2. Bedtime Reading Time
Reading at bedtime is certainly a bonding experience and makes reading a fun activity rather than a tedious one. Also, this is a great way to establish a bedtime routine and other activities leading up to bedtime.
3. Nap Time Routine
Whether it be picture books or a classic beloved children’s book, just like bedtime, adding story time to your nap routine adds valuable learning time to what would otherwise be a wasted moment.
4. My-Page Your-Page routine
As my child is learning to read, we practice the my-page, your-page routine. First, I allot a chunk of time dedicated to my child for being able to sound out and work through the words. Don’t let them give up if it is too difficult because the reward is great.
5. Ask Questions as you Go
Asking questions as you go is a great way to build reading comprehension skills at a young age.

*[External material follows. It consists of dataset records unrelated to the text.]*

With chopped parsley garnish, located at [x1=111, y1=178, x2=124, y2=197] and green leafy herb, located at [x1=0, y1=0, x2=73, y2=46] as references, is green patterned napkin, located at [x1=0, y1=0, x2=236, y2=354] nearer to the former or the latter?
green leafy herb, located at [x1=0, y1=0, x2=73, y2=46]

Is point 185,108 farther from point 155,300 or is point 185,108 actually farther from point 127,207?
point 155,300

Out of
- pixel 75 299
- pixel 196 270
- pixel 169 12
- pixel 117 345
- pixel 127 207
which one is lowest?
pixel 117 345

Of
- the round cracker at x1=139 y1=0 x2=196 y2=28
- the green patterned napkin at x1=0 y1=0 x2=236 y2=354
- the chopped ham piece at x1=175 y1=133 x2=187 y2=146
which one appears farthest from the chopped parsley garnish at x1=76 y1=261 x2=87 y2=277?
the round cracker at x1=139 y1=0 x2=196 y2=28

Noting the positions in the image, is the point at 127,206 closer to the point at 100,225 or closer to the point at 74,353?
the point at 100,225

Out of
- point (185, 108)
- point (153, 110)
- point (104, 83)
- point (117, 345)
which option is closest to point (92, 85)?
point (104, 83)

Your child will learn to process small bits of information at a young age and will be much better off as they get older and get into more complicated chapter books.
6. Use Coloring Books
Do not assume that a book without words is useless. Books such as the one in the picture, allow children to break down a storyline prior to learning how to read a word.

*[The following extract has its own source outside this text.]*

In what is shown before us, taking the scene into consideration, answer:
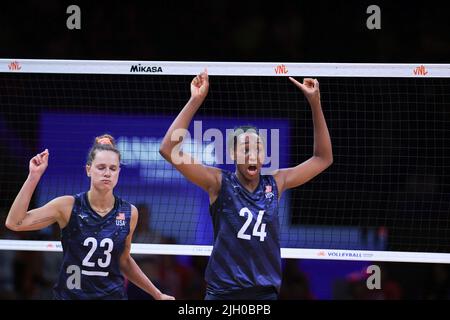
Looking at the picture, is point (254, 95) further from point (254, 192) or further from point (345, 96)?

7. Make Connections Between Books and Real Life
I recommend this strategy simply because, in difficult times, there is often a book that reflects that situation. For example, if it is coming up on your child’s first day of school, choose a book that shows them how to deal with first-day jitters.

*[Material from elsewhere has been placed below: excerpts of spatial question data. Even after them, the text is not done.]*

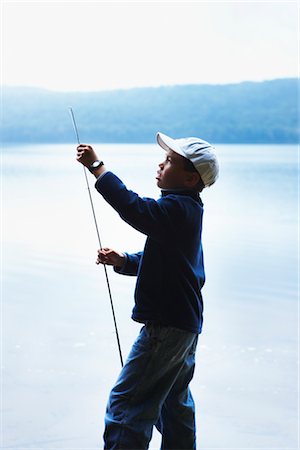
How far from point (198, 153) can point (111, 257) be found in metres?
0.29

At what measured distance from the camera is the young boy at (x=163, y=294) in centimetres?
151

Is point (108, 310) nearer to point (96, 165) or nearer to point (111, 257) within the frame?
point (111, 257)

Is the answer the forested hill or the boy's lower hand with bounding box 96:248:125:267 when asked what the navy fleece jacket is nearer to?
the boy's lower hand with bounding box 96:248:125:267

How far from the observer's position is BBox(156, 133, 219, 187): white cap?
5.07 feet

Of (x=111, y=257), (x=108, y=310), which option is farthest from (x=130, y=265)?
(x=108, y=310)

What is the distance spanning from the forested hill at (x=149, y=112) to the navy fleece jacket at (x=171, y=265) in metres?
1.03

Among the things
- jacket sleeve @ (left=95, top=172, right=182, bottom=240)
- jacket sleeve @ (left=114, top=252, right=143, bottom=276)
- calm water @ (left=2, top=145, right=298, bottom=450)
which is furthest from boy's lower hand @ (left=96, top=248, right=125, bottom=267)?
calm water @ (left=2, top=145, right=298, bottom=450)

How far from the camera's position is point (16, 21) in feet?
7.11

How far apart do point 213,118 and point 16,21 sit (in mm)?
1187

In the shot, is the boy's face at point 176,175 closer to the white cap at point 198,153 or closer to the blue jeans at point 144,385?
the white cap at point 198,153

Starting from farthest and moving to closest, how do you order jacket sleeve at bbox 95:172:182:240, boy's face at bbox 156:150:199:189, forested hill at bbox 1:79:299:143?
forested hill at bbox 1:79:299:143 → boy's face at bbox 156:150:199:189 → jacket sleeve at bbox 95:172:182:240

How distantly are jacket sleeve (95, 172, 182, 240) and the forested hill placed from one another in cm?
101

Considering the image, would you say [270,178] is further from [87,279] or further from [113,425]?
[113,425]

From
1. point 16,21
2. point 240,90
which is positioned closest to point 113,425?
point 16,21
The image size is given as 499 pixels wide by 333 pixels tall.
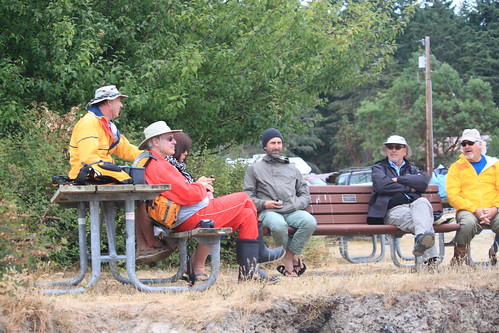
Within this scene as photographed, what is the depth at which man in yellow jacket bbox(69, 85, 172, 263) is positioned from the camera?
6504mm

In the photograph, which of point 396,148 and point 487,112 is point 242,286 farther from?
point 487,112

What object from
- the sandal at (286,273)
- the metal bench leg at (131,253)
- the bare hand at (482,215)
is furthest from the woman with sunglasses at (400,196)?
the metal bench leg at (131,253)

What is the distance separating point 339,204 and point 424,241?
1.35 metres

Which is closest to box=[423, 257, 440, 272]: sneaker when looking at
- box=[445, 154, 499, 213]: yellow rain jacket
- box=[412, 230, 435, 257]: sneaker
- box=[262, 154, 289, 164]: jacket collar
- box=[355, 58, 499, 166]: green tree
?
box=[412, 230, 435, 257]: sneaker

8. Ensure you are Reading Challenging Books
Ensure you introduce more challenging books for kids as they progress in their reading skills. Introduce a variety of genres so that later on, they can comprehend the various authors of classic books they read in school.
9. Choose Relatable Books
You can ask yourself, “is this book relevant to my child”? If your answer is yes, incorporating these books is a great strategy to ensure genuine engagement.
10. Set a Consistent Time for Reading
Reading before bedtime and nap time is excellent. However, finding those times to read may be more difficult as your child gets older. Set consistent times for reading when they are more awake. For example, maybe the first 30 minutes of getting home from school would be a good “awake time” to designate reading.
11. Choose Books with Favorite Characters
Children’s books can be so cute and fun to read! But, when you introduce a book with your child’s favorite characters, you will see a different level of engagement and interest in the story.
12. Read Books at Home that are Read at School
As a teacher, when I have a student who is struggling with a story at school, it is beneficial when parents help, at home, with those books covered at school. Child psychologists have long preached the benefits of working with your child on school work and spending time with them.
13. Create a Special, Comfy Spot for Reading
There are many amazing ideas for creating a particular reading spot for your child. As an adult, I love to curl up in a comfy spot with a good book. So why not make a particular spot for your child to encourage reading?
14. Have Your Child Summarize
Summarization is a fundamental comprehension strategy that allows kids to break down complex ideas from a story. When you finish a story, ask them questions about the different stages of that story to reinforce their learning.
15. Point to Each Word as you Read
In my classes, I tell kids to use their “reading finger” as they read. Have them point to the word as they show intentional and active reading. This comprehension strategy also ensures that children sound out the words.
16. Make Voices for the Different Characters
I don’t care if you are in 1st or 12th grade; listening to someone read a story without different voices or characteristics will quickly disinterest you. If you are reading to your child, be an animated reader to encourage genuine engagement!
17. I Read, We Read, You Read
Just like a basketball practice where you run the same drill repeatedly, reading is an art to be practiced. I use this strategy with my child as they learn to read. We choose a short story and I read it aloud for the first time. Then, we read it together the second, and then we get to the point where they read it all by themselves.
18. Have Someone Video Call for Story Time
If you have a grandparent or favorite aunt or uncle that lives far away, include them in your child’s bedtime reading routine! This is such a fun way to read a story and your child will love it too.
19. Use Context or Picture Clues
Context clues in a story can be used in both wordless books and traditional stories. This form of reading comprehension gets used in the most elementary of ways.
20. Predict the Future
Last, but certainly not least, is having your child predict the story’s ending based on what they have read to a certain point. This activity uses their background knowledge and reading comprehension skills to think critically about an ending to the story.